The war against Arab democracy

I’m in Crikey last Friday with a piece on the crisis over Qatar. I talk about some of the scary parallels with the First World War – my original title was “Sarajevo on the Gulf” – and I try to get at what Saudi Arabia and its allies are really on about:

When Saudi Arabia is accusing someone else of Islamic extremism, it’s pretty clear that something else is really going on. Qatar’s real sins, in the Saudis’ eyes, seem to be threefold:

  1. It has tried to maintain good relations with Iran, thereby, at least to some extent, opting out of the Saudi narrative of perpetual conflict between Sunni and Shiite Islam;

  2. It has provided funding and other support for the Islamic political movement the Muslim Brotherhood, which was overthrown by the current military regime in Egypt and is aligned with both Hamas in Gaza and the Turkish government; and

  3. It is the home of news network Al Jazeera, which is funded by the Qatari royal family and provides generally independent and politically neutral reporting on Middle East issues.

I quote Gideon Rachman’s bon mot on the Arab Spring: “The good news is that this is the Arab 1989. The bad news is that we are the Soviet Union.” There are also links to a number of other commentators who have said similar things, to which I would now add, at the top of the list, this piece by Hugh Miles in yesterday’s Observer. It’s well worth a few minutes of your time.

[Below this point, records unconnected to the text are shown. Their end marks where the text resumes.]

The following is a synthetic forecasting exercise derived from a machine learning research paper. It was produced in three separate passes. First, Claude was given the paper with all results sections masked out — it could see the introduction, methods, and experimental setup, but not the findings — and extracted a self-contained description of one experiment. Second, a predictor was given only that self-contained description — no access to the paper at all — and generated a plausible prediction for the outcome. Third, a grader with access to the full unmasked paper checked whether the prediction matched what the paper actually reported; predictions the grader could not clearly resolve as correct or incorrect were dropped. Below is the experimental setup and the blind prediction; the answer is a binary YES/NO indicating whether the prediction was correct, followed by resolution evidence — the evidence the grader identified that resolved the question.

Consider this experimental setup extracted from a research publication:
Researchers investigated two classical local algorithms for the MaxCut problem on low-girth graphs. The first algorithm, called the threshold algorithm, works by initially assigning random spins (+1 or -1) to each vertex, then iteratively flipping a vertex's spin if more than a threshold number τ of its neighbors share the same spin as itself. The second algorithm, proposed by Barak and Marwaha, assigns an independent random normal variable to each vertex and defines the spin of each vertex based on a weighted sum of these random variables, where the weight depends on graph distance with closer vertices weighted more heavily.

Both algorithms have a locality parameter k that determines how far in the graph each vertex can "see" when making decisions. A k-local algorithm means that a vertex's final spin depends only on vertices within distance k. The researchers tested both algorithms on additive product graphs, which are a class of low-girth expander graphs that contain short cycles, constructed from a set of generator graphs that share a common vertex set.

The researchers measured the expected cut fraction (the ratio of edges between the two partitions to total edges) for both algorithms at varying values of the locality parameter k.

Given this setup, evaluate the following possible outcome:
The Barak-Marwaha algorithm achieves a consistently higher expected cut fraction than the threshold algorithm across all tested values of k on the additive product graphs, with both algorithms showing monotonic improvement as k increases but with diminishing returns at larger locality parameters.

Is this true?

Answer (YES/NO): NO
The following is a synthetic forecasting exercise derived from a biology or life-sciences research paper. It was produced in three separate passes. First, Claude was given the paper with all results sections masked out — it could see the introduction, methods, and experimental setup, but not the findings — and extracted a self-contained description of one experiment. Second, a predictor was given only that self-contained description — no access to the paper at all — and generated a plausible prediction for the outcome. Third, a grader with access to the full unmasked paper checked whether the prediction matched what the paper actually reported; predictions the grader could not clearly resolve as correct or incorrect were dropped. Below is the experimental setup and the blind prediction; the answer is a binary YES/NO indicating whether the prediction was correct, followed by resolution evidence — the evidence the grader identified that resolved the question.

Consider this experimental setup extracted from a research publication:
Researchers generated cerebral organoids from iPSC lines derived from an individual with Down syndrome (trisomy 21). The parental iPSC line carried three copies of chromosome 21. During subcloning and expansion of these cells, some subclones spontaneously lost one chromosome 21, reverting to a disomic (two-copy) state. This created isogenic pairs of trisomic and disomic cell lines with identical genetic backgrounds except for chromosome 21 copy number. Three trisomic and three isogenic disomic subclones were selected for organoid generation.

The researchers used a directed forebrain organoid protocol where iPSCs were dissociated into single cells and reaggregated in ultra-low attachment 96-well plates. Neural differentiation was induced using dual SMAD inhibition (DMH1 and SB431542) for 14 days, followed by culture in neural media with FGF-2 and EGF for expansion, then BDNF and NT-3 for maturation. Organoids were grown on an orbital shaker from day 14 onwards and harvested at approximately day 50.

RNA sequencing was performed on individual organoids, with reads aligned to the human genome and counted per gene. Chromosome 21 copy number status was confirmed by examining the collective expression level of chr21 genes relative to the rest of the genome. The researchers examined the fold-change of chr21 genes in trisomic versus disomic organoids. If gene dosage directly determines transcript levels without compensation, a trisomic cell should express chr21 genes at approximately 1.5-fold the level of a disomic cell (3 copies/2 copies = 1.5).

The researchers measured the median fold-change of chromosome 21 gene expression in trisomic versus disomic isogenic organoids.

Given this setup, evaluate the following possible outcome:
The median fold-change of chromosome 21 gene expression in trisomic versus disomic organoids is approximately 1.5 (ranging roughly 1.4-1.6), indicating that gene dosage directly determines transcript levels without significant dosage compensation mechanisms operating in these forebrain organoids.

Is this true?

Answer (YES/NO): YES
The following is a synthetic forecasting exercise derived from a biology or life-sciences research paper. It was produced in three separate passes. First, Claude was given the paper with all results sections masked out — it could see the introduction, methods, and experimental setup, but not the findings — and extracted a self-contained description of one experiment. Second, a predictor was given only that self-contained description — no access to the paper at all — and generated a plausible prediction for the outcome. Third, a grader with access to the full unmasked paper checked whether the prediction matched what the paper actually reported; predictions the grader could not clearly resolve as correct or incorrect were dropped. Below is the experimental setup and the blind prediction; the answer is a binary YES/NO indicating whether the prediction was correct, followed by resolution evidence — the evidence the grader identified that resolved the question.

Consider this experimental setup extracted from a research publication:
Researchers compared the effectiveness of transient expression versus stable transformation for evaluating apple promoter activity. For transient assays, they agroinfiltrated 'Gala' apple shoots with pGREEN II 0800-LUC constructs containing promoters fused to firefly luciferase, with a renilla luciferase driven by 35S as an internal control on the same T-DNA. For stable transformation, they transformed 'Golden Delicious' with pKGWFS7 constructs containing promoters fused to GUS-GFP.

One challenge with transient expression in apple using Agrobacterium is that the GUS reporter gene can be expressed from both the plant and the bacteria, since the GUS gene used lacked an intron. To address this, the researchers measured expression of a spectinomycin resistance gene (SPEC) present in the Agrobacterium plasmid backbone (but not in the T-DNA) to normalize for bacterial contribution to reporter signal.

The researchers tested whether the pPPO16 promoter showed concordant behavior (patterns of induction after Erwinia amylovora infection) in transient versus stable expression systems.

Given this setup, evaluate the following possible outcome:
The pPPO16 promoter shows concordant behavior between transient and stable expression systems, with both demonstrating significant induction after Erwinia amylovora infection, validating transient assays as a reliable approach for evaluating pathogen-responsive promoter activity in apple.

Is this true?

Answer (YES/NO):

Miles headlines with the story of Al Jazeera, which he explains very well, but even more importantly he shows the connection between my second and third points above:

What [Saudi Arabia and its allies] find particularly distasteful is the widely propagated view, shared by the Qatari leadership, that sooner or later Islamist groups, such as the Muslim Brotherhood and Hamas will come to power across the whole region, propelled either by revolution or democratic elections. …

Given that on the few occasions Sunni Arab countries have been able to hold free and fair elections Islamist parties have usually won, even though they are not often allowed to take or hold power for long, Qatar’s assumption that one day they will come to power is not unrealistic. But for Qatar’s neighbours it is heretical.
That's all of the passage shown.